Perhaps the most interesting aspect of Boston as it trudges forward will be the timeline Danny Ainge puts on his team’s title aspirations. The Celtics may need to take a half-step back before taking two steps forward. Surely there will be lots of discussion this summer about what went wrong for Boston in 2019. One aspect of their disappointment almost certainly had to do with the natural tension between the young core and older players on the roster. The Jayson Tatums and Jaylen Browns of the world had to take something of a backseat with Gordon Hayward and Kyrie Irving healthy last season, which—instead of an up-and-coming team—made Boston something more of a title contender that was also trying to develop young players.

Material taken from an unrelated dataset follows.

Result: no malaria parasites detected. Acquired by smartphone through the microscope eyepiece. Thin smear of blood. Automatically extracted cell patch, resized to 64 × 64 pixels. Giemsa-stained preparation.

That’s a difficult task to pull off! Now Irving and frontcourt stalwart Al Horford both seem to be on their way out of Boston, but that could force Ainge down a path that has some advantages moving forward. Most notably, handing over the team to Brown and Tatum—a duo that beat Giannis Antetokounmpo and Ben Simmons and Joel Embiid in back-to-back playoff series—could be beneficial in the long-term. Brown and Tatum almost certainly had to sacrifice too much last season with Irving and Hayward in the mix, and putting the team on their schedule makes a lot of sense for the future of the franchise.
For as much as I like to make fun of the Celtics for repeatedly deciding not to acquire a superstar, that hasn’t left the cupboard bare. Tatum and Brown have already been mentioned, while Marcus Smart also remains in the mix on a team-friendly (that means he’s underpaid!) contract. Robert Williams will get more minutes next season. Langford and Williams could prove to be useful. And management could try to bring back Terry Rozier to fill the expected hole at point guard. That group isn’t as sexy as a team headlined by Kyrie and Anthony Davis, but it’s not all doom and gloom for this team either. With Irving and Horford likely walking, Boston should also have some cap room to play with this summer, and if it renounces Rozier, the front office could end up with max space.
The interesting wrinkle in all of this is Hayward. Do the Celtics think he can be the type of player he was when he first signed with the team in 2017? If Hayward returns to All-Star status, then Boston’s hopes of competing for a title, especially as the league gets less top heavy, remain somewhat realistic. But not only does Hayward need to regain his form, he also apparently needs to regain the support of his teammates, who reportedly were upset with the way Brad Stevens handled his re-integration into the lineup last season.
Boston’s hopes of acquiring an Anthony Davis-type talent may be dashed in the short-term, but after catching my breath from laughing, the truth is this summer hasn’t been a complete and total disaster from the Celtics. Losing Irving isn’t ideal, but he also hasn’t proven he can be the best player on a title team—and there are already rumors the Nets don’t want to bring him in without a second star. Horford was Boston’s backbone for so long, but paying him max money when big contracts are on the horizon for younger players also doesn’t seem prudent.
The best thing the Celtics can do is not overreact. If anything, what this summer has done is put them back on a more natural path of team building. Brad Stevens can place the team firmly in the control of the young core, and Ainge can get a better read on the potential Brown and Tatum have to become their own star duo. If Hayward becomes Gordon Hayward again, then Boston will already have one star in place with money to buttress the roster around Brown, Hayward, and Tatum, ideally with more role players and less egos.
The lesson for the Celtics may very well end up being that Danny Ainge can’t have his cake and eat it too. It’s hard to have young guys the team expects to be All-Stars and pair them with vets who command the ball. And it’s hard for that whole team to stay in sync when the front office is repeatedly dangling some combination of them for another player. For at least one season, Ainge should commit to handing over his team to the emerging players on his roster and see what they can make of it. Maybe Tatum and Brown themselves can develop into the championship headliners the Celtics have been desperately seeking. Now that all the wheeling and dealing has left Boston with less stars and more young players, Ainge should try to find out what they can actually do instead of who else they could become.